→ **WORK INSTRUCTIONS**
Reproduce the data below verbatim, omitting the pictures from your reply.

===== DATA RECORDS

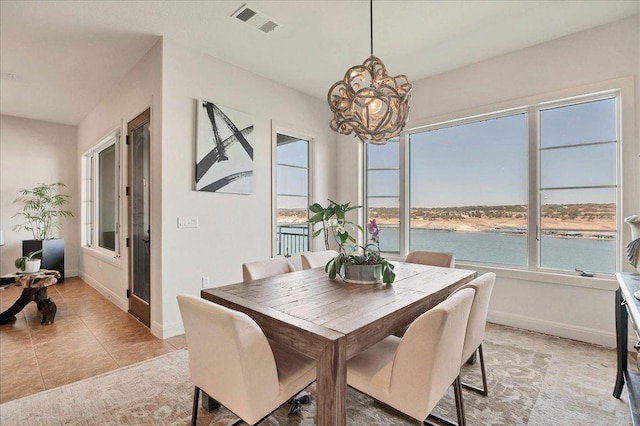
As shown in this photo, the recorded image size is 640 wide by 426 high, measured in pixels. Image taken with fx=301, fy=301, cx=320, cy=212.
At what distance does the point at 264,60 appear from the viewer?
3512 mm

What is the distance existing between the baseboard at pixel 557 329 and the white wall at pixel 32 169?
7.45 meters

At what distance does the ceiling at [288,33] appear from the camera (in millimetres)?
2580

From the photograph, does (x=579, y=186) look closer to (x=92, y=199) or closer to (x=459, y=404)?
(x=459, y=404)

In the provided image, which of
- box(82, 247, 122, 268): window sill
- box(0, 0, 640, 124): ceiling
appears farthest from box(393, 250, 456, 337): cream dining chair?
box(82, 247, 122, 268): window sill

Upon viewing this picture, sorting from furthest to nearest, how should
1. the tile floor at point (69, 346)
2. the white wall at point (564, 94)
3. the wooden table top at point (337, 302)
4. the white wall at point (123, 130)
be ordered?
the white wall at point (123, 130) < the white wall at point (564, 94) < the tile floor at point (69, 346) < the wooden table top at point (337, 302)

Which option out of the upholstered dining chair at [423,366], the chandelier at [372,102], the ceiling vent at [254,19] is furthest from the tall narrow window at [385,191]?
the upholstered dining chair at [423,366]

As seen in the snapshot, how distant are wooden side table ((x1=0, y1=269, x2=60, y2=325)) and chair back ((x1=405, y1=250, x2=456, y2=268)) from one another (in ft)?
13.1

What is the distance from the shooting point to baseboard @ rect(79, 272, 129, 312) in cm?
384

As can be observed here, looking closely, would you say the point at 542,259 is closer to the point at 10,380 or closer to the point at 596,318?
the point at 596,318

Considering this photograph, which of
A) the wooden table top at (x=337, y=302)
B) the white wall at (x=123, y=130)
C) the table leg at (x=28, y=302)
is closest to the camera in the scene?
the wooden table top at (x=337, y=302)

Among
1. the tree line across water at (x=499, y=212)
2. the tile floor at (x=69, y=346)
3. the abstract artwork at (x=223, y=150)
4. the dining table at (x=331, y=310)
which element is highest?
the abstract artwork at (x=223, y=150)

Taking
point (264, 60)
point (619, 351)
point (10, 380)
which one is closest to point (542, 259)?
point (619, 351)

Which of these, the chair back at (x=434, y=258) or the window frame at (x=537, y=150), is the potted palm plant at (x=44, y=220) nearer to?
the window frame at (x=537, y=150)

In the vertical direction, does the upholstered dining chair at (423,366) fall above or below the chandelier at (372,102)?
below
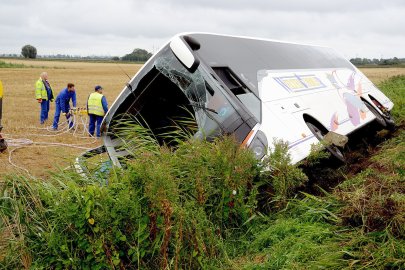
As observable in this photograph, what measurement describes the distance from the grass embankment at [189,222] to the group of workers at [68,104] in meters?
7.38

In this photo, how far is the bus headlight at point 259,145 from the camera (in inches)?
168

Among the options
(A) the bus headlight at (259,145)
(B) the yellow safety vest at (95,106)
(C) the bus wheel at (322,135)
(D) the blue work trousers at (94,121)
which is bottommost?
(C) the bus wheel at (322,135)

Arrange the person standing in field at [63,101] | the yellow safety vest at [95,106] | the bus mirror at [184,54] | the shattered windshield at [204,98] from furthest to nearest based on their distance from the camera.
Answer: the person standing in field at [63,101], the yellow safety vest at [95,106], the bus mirror at [184,54], the shattered windshield at [204,98]

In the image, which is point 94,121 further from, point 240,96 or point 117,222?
point 117,222

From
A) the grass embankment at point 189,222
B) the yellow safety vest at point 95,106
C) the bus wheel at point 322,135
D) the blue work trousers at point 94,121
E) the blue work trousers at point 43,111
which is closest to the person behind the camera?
the grass embankment at point 189,222

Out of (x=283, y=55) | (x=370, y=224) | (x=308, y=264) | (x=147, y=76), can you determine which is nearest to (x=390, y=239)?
(x=370, y=224)

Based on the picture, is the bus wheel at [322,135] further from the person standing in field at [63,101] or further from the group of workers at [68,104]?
the person standing in field at [63,101]

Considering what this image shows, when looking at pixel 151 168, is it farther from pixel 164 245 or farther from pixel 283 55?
pixel 283 55

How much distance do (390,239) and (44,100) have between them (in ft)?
44.2

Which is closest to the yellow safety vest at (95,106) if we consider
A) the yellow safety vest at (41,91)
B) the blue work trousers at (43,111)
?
the yellow safety vest at (41,91)

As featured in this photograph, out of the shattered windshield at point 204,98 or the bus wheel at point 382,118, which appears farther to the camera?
the bus wheel at point 382,118

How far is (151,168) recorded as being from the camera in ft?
10.9

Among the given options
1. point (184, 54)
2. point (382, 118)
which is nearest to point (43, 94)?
point (382, 118)

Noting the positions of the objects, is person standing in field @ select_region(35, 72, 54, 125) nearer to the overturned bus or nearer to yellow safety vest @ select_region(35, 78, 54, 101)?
yellow safety vest @ select_region(35, 78, 54, 101)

==========

→ **TASK RESULT**
As shown in this photo, the recorded image size is 640 wide by 426 high, measured in pixels. Image taken with fx=301, fy=301, cx=320, cy=212.
At what distance does the point at 264,60 appear from the viewer?
3512 mm

What is the distance existing between the baseboard at pixel 557 329 and the white wall at pixel 32 169?
7.45 meters

At what distance does the ceiling at [288,33] appear from the camera (in millimetres)?
2580

From the photograph, does (x=579, y=186) look closer to (x=92, y=199) or closer to (x=459, y=404)?
(x=459, y=404)

In the provided image, which of
- box(82, 247, 122, 268): window sill
- box(0, 0, 640, 124): ceiling
appears farthest from box(393, 250, 456, 337): cream dining chair?
box(82, 247, 122, 268): window sill

Upon viewing this picture, sorting from furthest to nearest, how should
1. the tile floor at point (69, 346)
2. the white wall at point (564, 94)
3. the wooden table top at point (337, 302)
4. the white wall at point (123, 130)
be ordered?
the white wall at point (123, 130) < the white wall at point (564, 94) < the tile floor at point (69, 346) < the wooden table top at point (337, 302)

Which option out of the upholstered dining chair at [423,366], the chandelier at [372,102], the ceiling vent at [254,19] is furthest from the tall narrow window at [385,191]?
the upholstered dining chair at [423,366]

As seen in the snapshot, how distant are wooden side table ((x1=0, y1=269, x2=60, y2=325)) and chair back ((x1=405, y1=250, x2=456, y2=268)) from one another (in ft)?
13.1

What is the distance from the shooting point to baseboard @ rect(79, 272, 129, 312) in cm?
384

As can be observed here, looking closely, would you say the point at 542,259 is closer to the point at 10,380 or closer to the point at 596,318?
the point at 596,318

Considering this photograph, which of
A) the wooden table top at (x=337, y=302)
B) the white wall at (x=123, y=130)
C) the table leg at (x=28, y=302)
is closest to the camera in the scene?
the wooden table top at (x=337, y=302)

Among
1. the tree line across water at (x=499, y=212)
2. the tile floor at (x=69, y=346)
3. the abstract artwork at (x=223, y=150)
4. the dining table at (x=331, y=310)
which element is highest?
the abstract artwork at (x=223, y=150)

Taking
point (264, 60)
point (619, 351)
point (10, 380)
which one is closest to point (542, 259)?
point (619, 351)

Which of these, the chair back at (x=434, y=258) or the window frame at (x=537, y=150), is the potted palm plant at (x=44, y=220) nearer to?
the window frame at (x=537, y=150)

In the vertical direction, does the upholstered dining chair at (423,366) fall above or below the chandelier at (372,102)?
below
As observable in this photograph, what measurement describes the distance from the grass embankment at [189,222] to the group of workers at [68,104] in meters?
7.38

In this photo, how far is the bus headlight at point 259,145 from the camera (in inches)?
168

Among the options
(A) the bus headlight at (259,145)
(B) the yellow safety vest at (95,106)
(C) the bus wheel at (322,135)
(D) the blue work trousers at (94,121)
which is bottommost?
(C) the bus wheel at (322,135)

Arrange the person standing in field at [63,101] | the yellow safety vest at [95,106] | the bus mirror at [184,54] | the shattered windshield at [204,98] from furthest to nearest based on their distance from the camera.
Answer: the person standing in field at [63,101], the yellow safety vest at [95,106], the bus mirror at [184,54], the shattered windshield at [204,98]

In the image, which is point 94,121 further from, point 240,96 or point 117,222?
point 117,222

From
A) the grass embankment at point 189,222
B) the yellow safety vest at point 95,106
C) the bus wheel at point 322,135
D) the blue work trousers at point 94,121
E) the blue work trousers at point 43,111
which is closest to the person behind the camera?
the grass embankment at point 189,222

Out of (x=283, y=55) | (x=370, y=224) | (x=308, y=264) | (x=147, y=76), can you determine which is nearest to (x=390, y=239)?
(x=370, y=224)

Based on the picture, is the bus wheel at [322,135] further from the person standing in field at [63,101] or further from the group of workers at [68,104]?
the person standing in field at [63,101]

Considering what this image shows, when looking at pixel 151 168, is it farther from pixel 164 245 or farther from pixel 283 55?
pixel 283 55

How much distance do (390,239) and (44,100) have between them (in ft)?
44.2

Which is closest to the yellow safety vest at (95,106) if we consider
A) the yellow safety vest at (41,91)
B) the blue work trousers at (43,111)
?
the yellow safety vest at (41,91)

As featured in this photograph, out of the shattered windshield at point 204,98 or the bus wheel at point 382,118, which appears farther to the camera?
the bus wheel at point 382,118

How far is (151,168) recorded as being from the camera in ft?
10.9

Among the given options
1. point (184, 54)
2. point (382, 118)
which is nearest to point (43, 94)?
point (382, 118)

Noting the positions of the objects, is person standing in field @ select_region(35, 72, 54, 125) nearer to the overturned bus or nearer to yellow safety vest @ select_region(35, 78, 54, 101)?
yellow safety vest @ select_region(35, 78, 54, 101)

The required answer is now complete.